The relationship between evangelism – actively spreading the Gospel – and discipleship – training and equipping others to share the Good News of Christ – affects a Christian’s ability to fulfill the Great Commission of Matthew 28:19-20.
Evangelism seeks to bring unbelievers to Christ; discipleship strengthens the new believer’s walk. Evangelism plants the seed that discipleship waters, cultivates, and helps grow.
An emerging faculty member at Southwestern Baptist Theological Seminary will explore this association in great depth during the Institute of Christian Leadership’s Evangelism Lecture at Mississippi College.
Carl Bradford, interim associate dean of the Roy J. Fish School of Evangelism and Missions, assistant professor of evangelism and missions, and Malcolm R. and Melba L. McDow Chair of Evangelism, will present “The Gospel and Why You Need Not Live It Out.” He will give the lecture on Monday, Feb. 19, in Provine Chapel and address MC students the following morning during Chapel in Swor Auditorium in Nelson Hall.
Sponsored by the Department of Christian Studies, the Evangelism Lecture series brings outstanding speakers who share fresh ideas and interesting topics with faculty, staff, and students at the Baptist-affiliated University, according to Evan Lenow, associate professor and chair of the Department of Christian Studies and director of church and minister relations at MC.
“The Evangelism Lecturer is an expert in evangelism and missions who talks to our students and helps them grasp a better understanding of what evangelism is, whether that’s trends in evangelism or the practice of evangelism,” said Lenow, who also serves as director of the Clinton extension of New Orleans Baptist Theological Seminary. “Carl Bradford is a young, up-and-coming scholar in the field of evangelism who has a heart for personal evangelism that’s demonstrated in his regular practice of sharing the Gospel.
“I am excited at the prospects of having someone like Carl engage with our students and share his passion for personal evangelism here at MC.”
The presentation will mark Bradford’s first visit to the Clinton campus.
“Mississippi College is an excellent place for individuals who want to achieve their career goals while staying true to their faith,” he said. “The college’s focus is equipping students for world impact and exalting Christ for world evangelization.
“It brings me great joy to address a student body and institution as dedicated as this one, fully committed to their faith and purpose.
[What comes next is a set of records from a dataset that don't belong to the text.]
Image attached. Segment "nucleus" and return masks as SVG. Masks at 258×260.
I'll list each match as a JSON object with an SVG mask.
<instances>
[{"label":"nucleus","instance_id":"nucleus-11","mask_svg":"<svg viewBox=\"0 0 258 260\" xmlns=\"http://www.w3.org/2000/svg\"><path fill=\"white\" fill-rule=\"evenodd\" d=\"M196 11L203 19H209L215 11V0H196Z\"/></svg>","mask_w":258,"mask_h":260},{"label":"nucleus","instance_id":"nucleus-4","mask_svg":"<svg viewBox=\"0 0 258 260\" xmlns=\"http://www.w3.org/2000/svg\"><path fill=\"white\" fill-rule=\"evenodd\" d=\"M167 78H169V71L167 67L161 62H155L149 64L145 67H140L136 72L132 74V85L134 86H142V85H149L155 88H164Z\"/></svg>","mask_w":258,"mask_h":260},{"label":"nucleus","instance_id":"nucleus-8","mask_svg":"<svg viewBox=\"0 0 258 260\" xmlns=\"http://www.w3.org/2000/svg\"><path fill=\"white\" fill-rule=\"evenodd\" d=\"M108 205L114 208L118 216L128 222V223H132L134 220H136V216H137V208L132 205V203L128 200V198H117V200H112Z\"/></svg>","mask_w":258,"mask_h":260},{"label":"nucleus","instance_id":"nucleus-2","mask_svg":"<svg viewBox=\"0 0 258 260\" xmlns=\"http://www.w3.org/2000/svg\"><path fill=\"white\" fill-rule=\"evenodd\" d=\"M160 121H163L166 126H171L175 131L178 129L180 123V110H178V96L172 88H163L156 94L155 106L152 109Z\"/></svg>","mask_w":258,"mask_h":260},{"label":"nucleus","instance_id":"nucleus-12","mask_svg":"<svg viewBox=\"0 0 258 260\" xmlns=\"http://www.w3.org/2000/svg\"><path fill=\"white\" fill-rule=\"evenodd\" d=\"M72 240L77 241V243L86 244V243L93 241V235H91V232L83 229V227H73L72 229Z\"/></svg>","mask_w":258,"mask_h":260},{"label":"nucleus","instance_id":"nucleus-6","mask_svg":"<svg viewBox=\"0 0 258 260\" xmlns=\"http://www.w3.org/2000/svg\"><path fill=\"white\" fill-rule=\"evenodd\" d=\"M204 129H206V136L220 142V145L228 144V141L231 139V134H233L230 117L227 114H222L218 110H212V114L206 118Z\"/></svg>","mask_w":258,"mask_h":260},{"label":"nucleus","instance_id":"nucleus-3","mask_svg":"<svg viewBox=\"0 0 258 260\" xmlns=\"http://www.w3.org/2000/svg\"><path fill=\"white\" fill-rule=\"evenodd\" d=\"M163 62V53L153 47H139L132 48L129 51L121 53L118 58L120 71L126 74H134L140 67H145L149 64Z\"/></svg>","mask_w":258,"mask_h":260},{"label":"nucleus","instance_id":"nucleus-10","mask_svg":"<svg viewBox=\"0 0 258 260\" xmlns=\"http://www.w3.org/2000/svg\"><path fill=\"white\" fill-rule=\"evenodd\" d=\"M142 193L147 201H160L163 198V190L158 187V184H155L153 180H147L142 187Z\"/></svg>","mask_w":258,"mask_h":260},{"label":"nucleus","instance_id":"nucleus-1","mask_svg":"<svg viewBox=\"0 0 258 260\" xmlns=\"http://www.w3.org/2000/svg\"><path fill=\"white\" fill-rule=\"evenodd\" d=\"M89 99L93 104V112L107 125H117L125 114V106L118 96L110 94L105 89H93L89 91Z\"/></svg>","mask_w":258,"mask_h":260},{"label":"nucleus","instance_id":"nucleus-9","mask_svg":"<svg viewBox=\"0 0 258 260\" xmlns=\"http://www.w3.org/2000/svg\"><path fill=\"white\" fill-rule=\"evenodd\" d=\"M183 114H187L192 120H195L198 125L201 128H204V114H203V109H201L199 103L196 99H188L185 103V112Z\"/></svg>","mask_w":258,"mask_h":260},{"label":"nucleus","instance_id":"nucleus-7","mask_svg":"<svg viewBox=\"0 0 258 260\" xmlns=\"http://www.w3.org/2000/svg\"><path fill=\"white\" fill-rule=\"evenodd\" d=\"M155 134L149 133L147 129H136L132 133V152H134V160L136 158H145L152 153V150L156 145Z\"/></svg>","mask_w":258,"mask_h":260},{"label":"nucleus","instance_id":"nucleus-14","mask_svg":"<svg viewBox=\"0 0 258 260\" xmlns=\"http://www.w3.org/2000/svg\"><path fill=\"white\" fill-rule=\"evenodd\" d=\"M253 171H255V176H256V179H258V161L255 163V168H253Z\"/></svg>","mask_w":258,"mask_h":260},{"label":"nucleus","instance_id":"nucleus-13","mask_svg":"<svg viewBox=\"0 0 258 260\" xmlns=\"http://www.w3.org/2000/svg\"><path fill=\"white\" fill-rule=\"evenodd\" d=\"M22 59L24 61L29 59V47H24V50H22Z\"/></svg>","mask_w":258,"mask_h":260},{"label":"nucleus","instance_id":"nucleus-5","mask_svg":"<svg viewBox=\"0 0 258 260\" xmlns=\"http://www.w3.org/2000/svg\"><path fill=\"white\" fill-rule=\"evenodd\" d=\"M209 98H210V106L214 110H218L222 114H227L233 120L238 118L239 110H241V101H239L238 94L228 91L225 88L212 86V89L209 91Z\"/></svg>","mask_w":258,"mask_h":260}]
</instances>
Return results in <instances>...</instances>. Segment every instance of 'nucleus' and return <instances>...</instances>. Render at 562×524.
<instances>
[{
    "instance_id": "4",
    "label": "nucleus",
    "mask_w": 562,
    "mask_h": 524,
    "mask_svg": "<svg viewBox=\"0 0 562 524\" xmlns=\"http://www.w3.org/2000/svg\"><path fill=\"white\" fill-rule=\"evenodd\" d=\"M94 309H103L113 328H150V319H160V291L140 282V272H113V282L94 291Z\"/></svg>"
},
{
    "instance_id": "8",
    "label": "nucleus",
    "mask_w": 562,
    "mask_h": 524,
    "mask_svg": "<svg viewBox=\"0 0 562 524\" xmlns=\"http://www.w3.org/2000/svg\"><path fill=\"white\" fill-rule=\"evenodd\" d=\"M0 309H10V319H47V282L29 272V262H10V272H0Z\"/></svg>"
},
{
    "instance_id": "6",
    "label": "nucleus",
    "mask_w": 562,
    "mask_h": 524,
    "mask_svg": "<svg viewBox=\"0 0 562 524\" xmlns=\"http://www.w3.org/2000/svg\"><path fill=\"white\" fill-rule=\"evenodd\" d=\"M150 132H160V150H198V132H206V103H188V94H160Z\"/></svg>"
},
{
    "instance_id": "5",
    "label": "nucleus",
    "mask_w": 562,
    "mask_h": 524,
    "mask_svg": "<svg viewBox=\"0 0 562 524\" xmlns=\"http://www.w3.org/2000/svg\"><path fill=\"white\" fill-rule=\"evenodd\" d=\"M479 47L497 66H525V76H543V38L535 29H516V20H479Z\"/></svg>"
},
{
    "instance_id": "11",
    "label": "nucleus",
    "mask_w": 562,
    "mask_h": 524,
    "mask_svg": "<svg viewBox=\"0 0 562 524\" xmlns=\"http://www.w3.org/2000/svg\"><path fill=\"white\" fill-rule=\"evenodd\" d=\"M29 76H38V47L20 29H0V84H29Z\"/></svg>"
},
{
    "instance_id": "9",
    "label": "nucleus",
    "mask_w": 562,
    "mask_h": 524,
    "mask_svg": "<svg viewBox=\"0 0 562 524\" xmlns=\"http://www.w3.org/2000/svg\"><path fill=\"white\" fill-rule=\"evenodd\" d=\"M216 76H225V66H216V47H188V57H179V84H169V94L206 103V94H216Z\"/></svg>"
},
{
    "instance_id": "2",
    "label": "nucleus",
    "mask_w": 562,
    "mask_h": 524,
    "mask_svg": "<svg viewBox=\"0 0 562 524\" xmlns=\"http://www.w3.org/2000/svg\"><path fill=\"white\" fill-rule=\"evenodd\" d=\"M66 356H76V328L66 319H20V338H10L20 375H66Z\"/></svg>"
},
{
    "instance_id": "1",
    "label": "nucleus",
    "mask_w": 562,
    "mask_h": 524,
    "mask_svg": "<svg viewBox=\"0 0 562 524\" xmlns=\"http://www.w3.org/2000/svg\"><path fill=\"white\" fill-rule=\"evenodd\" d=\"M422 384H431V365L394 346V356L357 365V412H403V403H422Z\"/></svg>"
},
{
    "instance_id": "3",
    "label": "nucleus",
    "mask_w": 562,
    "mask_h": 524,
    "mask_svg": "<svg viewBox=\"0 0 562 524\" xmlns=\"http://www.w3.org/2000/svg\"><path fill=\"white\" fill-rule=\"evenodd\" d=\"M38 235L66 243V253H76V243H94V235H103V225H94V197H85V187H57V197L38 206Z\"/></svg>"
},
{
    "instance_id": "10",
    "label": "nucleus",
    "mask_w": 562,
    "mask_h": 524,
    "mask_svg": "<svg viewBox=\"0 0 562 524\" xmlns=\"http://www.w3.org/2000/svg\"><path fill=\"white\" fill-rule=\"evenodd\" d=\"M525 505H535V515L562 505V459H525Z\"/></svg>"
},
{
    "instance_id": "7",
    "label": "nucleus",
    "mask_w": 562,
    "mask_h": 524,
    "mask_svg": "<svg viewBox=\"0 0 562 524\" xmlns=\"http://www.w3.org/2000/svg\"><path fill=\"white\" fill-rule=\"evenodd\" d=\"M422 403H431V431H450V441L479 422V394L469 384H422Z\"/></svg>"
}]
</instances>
Knowing that I have the opportunity to encourage and uplift the students of this school in the area of evangelism is truly a privilege.”
Lenow said attendees of the Evangelism Lecture will receive an impactful message from God’s word that could serve as an agent of change in their lives.
“They should anticipate hearing a passionate plea to make evangelism part of their daily practice and the need for effective evangelism in our churches, our communities, and beyond,” he said.
After receiving his B.S. in business administration from Xavier University of Louisiana, Bradford obtained his M.Div. and his Ph.D. in evangelism from SWBTS. He has contributed chapters to the “History of Evangelism in North America” and has authored “Sufficiency of Scripture in Evangelism” in “The Sufficiency of Scripture,” “And You Shall Be My Witnesses: 31 Devotionals to Encourage a Spirit of Everyday Evangelism,” and “Evangelism Takes Heart: A Nine-Week Journey to Cultivating a Heart for Evangelism.” He has also written journal articles for the “Southwestern Journal of Theology.”
Bradford also serves as an evangelism consultant for the Southern Baptists of Texas Convention and minister of evangelism at First Baptist Mansfield in Texas. He frequently partners with local churches to assist in evangelism training. He and his wife, Andrea, have two children: Carl Jr. and Abigail.
The SWBTS leader said he is looking forward to delivering his inspirational message.
“Undoubtedly, the students of today are the most capable and suitable generation to lead the charge in making a significant impact on the world, simply because it is their generation.” he said. “I want to motivate students to continue impacting their family, friends, and community with their faith.”